Я отпраздновал пятую годовщину * ... Зима в нынешнем году такая же лютая, как в 1870—71. Морозы стоят страшные — птицы замерзают.

Декабрь. В пять часов уже темно...

Я возвратился со скотного двора, выслушал отчеты старосты, сделал распоряжения на завтра, записал приход, расход, умолот и пр., напился чаю, спросил уроки у детей' и в восемь часов...

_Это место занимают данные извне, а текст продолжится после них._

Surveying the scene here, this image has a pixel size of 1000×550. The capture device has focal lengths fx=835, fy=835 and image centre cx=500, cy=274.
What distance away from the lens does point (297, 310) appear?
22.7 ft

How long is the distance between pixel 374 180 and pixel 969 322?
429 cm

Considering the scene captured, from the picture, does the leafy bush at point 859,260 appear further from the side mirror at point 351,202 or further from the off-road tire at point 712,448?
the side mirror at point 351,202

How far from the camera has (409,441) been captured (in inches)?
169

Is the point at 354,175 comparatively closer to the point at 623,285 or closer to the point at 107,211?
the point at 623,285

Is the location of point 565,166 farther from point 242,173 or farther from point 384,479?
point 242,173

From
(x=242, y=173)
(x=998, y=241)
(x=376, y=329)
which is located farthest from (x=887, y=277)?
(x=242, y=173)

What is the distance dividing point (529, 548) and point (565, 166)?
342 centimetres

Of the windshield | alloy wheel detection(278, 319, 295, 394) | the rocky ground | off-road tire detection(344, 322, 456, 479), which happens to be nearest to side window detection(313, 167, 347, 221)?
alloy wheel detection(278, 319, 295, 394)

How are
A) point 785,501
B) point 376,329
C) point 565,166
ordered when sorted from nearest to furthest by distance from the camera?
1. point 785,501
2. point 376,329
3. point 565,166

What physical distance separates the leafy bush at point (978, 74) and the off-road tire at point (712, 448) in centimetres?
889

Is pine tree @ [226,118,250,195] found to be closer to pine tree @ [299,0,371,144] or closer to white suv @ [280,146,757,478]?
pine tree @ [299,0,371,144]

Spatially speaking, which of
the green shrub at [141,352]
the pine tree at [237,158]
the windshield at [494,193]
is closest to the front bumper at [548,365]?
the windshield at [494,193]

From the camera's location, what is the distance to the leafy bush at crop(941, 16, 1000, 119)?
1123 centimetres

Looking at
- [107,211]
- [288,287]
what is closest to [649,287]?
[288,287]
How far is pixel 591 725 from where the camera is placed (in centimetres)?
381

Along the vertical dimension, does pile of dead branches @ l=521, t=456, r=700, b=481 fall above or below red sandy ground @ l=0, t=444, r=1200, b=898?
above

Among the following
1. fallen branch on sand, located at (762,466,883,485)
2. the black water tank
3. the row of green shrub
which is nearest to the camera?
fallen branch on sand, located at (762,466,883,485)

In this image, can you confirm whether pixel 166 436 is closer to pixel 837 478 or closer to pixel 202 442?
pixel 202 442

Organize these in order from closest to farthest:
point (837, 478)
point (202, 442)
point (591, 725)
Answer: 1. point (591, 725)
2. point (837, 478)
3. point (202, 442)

«Выпив водочки и поужинав», ложусь спать. Этой же фразой начина­лось и мое первое письмо «из деревни», но приятель, которого я просил передать письмо в редакцию, вычеркнул слова: «выпив водочки». Вышло, по-моему, нескладно, а главное — неверно, потому кто же в деревне, будучи настолько богат, чтобы всегда иметь на дому водку, ложится спать, не выпив ее за ужином? Ясно, приятель вычеркнул эти слова, желая меня соблюсти. Известно, что у нас, если кто потеряет место и очутится без службы, да к тому же попадет в деревню, то он никакого дела себе найти не может, от скуки начинает пить и спивается, точно так же, как обратно мужик обыкновенно спивается, если попадет на службу, где у него никакого настоящего дела нет. Приятель, должно быть, боялся, чтобы не подумали, что я сделался в деревне пьяницей и, соблюдая меня, зачеркнул «выпить водочки». Обыкновенно все начинают с того, что выпивают только за ужином, потом привыкают выпивать и за обедом, потом, мало-помалу, привыкают опохмеляться утром, а раз человек стал опохмеляться — не­даром говорится: «пей, да не опохмеляйся» — и утром натощак вместо чаю пить водку — кончено, разумеется, кончено для человека, который не работает. Работающему мужику нипочем, даже полезно выпить стакан водки в пять часов утра перед завтраком.

Теперь за меня опасаться нечего, соблюдать меня не нужно, потому что прошло уже пять лет, и я не спился, несмотря на то, что в Петербурге перед отъездом многие предсказывали мне такой конец. Конечно, я пью и даже не водку, а «вино», в акцизном значении этого слова, а говорят, акцизное-то вино и имеет свойство делать людей пьяницами и развивать «запой», который неизвестен в чужих странах, где пьют настоящее, а не акцизное вино. Выпиваю рюмку, другую за обедом, нужно же что-нибудь пить, когда настоящего вина нет; выпиваю и за ужином, но все-таки не спился, потому что никогда не опохмеляюсь, а отпиваюсь по утрам чаем. Поэтому, желая вновь описать мой зимний день, нисколько не опасаясь, начинаю.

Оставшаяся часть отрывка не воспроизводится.